In stark mikrobiell kontrollierten Umgebungen der Intensivstation und der industriell genutzten Reinräume finden sich vermehrt Antibiotikaresistenzen, die ein hohes Potenzial aufweisen, sich mit Krankheitserregern zu verbinden,

hob Studienleiter Alexander Mahnert vom Institut für Umweltbiotechnologie, der mittlerweile an der Med Uni Graz forscht, hervor.

 

Die Forscher schließen daraus, dass eine stabile mikrobielle Vielfalt in klinischen Bereichen der Ausbreitung von Resistenzen entgegenwirken kann. Die "mikrobielle Kontrolle von Krankheitserregern" werden schon an Kulturpflanzen und auch an Menschen im Rahmen von Stuhltransplantation erfolgreich angewendet, "unsere Studie ist eine erste Basis dafür, solche Ideen künftig auch in Innenräumen zu verfolgen", resümierte Berg. Eine einfache Lösung zur Erhöhung der mikrobiellen Vielfalt bestehe darin, den Luftaustausch mit der Außenumgebung durch regelmäßige Fensterlüftung zu erhöhen, so die Autoren.

Auch Zimmerpflanzen könnten künftig ein Gesundheitsfaktor werden

Die Grazer Autoren haben schon in einer Pilotstudie das Mikrobiom eine der gebräuchlichsten Zimmerpflanzen - die Grünlilie - untersucht.
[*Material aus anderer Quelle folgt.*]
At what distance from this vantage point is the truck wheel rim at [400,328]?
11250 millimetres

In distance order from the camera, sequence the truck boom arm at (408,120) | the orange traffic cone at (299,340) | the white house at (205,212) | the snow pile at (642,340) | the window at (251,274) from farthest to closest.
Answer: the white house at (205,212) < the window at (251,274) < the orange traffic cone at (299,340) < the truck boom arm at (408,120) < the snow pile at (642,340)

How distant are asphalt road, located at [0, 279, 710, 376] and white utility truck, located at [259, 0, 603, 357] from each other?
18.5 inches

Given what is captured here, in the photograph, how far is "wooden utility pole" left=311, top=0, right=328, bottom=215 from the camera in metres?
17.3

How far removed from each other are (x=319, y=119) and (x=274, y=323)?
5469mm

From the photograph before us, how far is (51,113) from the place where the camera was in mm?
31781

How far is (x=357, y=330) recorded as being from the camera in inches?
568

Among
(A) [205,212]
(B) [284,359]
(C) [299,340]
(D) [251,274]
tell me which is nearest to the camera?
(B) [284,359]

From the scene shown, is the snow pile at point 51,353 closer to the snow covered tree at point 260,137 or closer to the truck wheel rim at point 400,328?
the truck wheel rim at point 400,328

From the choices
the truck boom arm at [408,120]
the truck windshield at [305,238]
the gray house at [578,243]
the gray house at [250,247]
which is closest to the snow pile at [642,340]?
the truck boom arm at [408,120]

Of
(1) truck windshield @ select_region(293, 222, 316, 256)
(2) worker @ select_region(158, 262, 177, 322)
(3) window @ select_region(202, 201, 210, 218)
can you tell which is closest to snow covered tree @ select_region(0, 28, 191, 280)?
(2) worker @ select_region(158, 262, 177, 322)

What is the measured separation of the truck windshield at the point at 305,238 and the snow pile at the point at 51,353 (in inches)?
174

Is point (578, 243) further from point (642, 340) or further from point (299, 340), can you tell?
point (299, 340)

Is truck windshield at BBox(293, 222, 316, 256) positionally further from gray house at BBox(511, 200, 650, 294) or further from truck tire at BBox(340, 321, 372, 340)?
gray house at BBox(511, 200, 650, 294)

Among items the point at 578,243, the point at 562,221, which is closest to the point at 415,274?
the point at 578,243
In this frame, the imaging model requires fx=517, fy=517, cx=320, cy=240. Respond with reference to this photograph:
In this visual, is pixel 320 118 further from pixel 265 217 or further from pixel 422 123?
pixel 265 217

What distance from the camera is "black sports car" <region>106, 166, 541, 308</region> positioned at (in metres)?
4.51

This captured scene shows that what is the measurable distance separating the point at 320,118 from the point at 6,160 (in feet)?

Sie konnten nachweisen, dass diese Pflanzenart und ihre spezielle Mikroben-Mixtur die Mikrobengemeinschaft in Räumen deutlich beeinflusst. Nicht zuletzt könnte die Reduktion von antibakteriellen Reinigungsmitteln aus Sicht der Grazer Experten eine weitere Strategie sein, um die mikrobielle Vielfalt in der gebauten Umgebung des Menschen zu erhalten. In einem nächsten Schritt will das Forscherteam an der TU Graz die entsprechenden biotechnologischen Lösungen entwickeln.

 

Studie:

A. Mahnert, Ch. Moissl-Eichinger, M. Zofer, G. Berg et al. Man-made microbial resistances in built environments, Nature Communications 10, 2019.